__What you will do__: Leaving nothing out, print each line of the material exactly.

Data START

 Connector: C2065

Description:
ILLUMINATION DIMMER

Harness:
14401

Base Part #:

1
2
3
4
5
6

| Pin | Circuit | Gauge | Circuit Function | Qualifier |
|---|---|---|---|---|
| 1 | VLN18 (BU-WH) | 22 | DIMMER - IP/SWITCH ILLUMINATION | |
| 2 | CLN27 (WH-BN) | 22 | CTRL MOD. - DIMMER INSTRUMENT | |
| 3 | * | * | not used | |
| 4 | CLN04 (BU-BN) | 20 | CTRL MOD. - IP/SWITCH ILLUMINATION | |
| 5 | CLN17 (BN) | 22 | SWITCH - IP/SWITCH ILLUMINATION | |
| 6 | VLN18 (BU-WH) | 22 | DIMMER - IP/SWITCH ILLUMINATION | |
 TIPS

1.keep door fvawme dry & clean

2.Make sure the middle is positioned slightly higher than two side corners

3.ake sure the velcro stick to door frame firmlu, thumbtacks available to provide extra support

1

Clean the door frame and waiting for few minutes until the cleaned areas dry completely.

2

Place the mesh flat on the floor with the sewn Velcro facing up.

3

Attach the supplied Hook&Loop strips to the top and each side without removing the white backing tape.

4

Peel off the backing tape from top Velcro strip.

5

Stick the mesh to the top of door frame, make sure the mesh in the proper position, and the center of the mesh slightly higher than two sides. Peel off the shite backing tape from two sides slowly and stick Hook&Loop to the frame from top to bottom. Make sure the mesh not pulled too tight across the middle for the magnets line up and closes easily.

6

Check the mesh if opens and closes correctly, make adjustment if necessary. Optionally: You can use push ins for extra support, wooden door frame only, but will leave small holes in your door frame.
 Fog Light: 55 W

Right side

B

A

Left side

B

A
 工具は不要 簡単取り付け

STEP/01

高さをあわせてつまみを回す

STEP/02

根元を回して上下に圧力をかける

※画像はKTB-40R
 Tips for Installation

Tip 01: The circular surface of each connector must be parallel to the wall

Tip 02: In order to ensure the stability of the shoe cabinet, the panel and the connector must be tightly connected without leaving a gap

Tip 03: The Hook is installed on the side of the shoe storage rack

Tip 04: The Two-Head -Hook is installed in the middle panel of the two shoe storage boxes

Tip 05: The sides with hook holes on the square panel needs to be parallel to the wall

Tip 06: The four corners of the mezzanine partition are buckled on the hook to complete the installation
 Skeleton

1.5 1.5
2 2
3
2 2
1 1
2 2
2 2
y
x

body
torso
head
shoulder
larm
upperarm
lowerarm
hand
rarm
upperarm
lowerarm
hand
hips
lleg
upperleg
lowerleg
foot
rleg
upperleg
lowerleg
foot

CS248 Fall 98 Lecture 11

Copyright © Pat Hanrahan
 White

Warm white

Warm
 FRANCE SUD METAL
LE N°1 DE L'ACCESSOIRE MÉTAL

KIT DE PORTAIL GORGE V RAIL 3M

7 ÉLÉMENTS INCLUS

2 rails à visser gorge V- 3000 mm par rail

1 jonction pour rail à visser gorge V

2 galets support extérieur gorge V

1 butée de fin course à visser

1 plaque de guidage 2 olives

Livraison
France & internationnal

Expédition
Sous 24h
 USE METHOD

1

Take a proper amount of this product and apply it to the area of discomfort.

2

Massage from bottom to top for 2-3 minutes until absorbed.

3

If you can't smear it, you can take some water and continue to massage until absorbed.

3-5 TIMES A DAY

Data END

__Output of the task__:
 Connector: C2065

Description:
ILLUMINATION DIMMER

Harness:
14401

Base Part #:

1
2
3
4
5
6

| Pin | Circuit | Gauge | Circuit Function | Qualifier |
|---|---|---|---|---|
| 1 | VLN18 (BU-WH) | 22 | DIMMER - IP/SWITCH ILLUMINATION | |
| 2 | CLN27 (WH-BN) | 22 | CTRL MOD. - DIMMER INSTRUMENT | |
| 3 | * | * | not used | |
| 4 | CLN04 (BU-BN) | 20 | CTRL MOD. - IP/SWITCH ILLUMINATION | |
| 5 | CLN17 (BN) | 22 | SWITCH - IP/SWITCH ILLUMINATION | |
| 6 | VLN18 (BU-WH) | 22 | DIMMER - IP/SWITCH ILLUMINATION | |
 TIPS

1.keep door fvawme dry & clean

2.Make sure the middle is positioned slightly higher than two side corners

3.ake sure the velcro stick to door frame firmlu, thumbtacks available to provide extra support

1

Clean the door frame and waiting for few minutes until the cleaned areas dry completely.

2

Place the mesh flat on the floor with the sewn Velcro facing up.

3

Attach the supplied Hook&Loop strips to the top and each side without removing the white backing tape.

4

Peel off the backing tape from top Velcro strip.

5

Stick the mesh to the top of door frame, make sure the mesh in the proper position, and the center of the mesh slightly higher than two sides. Peel off the shite backing tape from two sides slowly and stick Hook&Loop to the frame from top to bottom. Make sure the mesh not pulled too tight across the middle for the magnets line up and closes easily.

6

Check the mesh if opens and closes correctly, make adjustment if necessary. Optionally: You can use push ins for extra support, wooden door frame only, but will leave small holes in your door frame.
 Fog Light: 55 W

Right side

B

A

Left side

B

A
 工具は不要 簡単取り付け

STEP/01

高さをあわせてつまみを回す

STEP/02

根元を回して上下に圧力をかける

※画像はKTB-40R
 Tips for Installation

Tip 01: The circular surface of each connector must be parallel to the wall

Tip 02: In order to ensure the stability of the shoe cabinet, the panel and the connector must be tightly connected without leaving a gap

Tip 03: The Hook is installed on the side of the shoe storage rack

Tip 04: The Two-Head -Hook is installed in the middle panel of the two shoe storage boxes

Tip 05: The sides with hook holes on the square panel needs to be parallel to the wall

Tip 06: The four corners of the mezzanine partition are buckled on the hook to complete the installation
 Skeleton

1.5 1.5
2 2
3
2 2
1 1
2 2
2 2
y
x

body
torso
head
shoulder
larm
upperarm
lowerarm
hand
rarm
upperarm
lowerarm
hand
hips
lleg
upperleg
lowerleg
foot
rleg
upperleg
lowerleg
foot

CS248 Fall 98 Lecture 11

Copyright © Pat Hanrahan
 White

Warm white

Warm
 FRANCE SUD METAL
LE N°1 DE L'ACCESSOIRE MÉTAL

KIT DE PORTAIL GORGE V RAIL 3M

7 ÉLÉMENTS INCLUS

2 rails à visser gorge V- 3000 mm par rail

1 jonction pour rail à visser gorge V

2 galets support extérieur gorge V

1 butée de fin course à visser

1 plaque de guidage 2 olives

Livraison
France & internationnal

Expédition
Sous 24h
 USE METHOD

1

Take a proper amount of this product and apply it to the area of discomfort.

2

Massage from bottom to top for 2-3 minutes until absorbed.

3

If you can't smear it, you can take some water and continue to massage until absorbed.

3-5 TIMES A DAY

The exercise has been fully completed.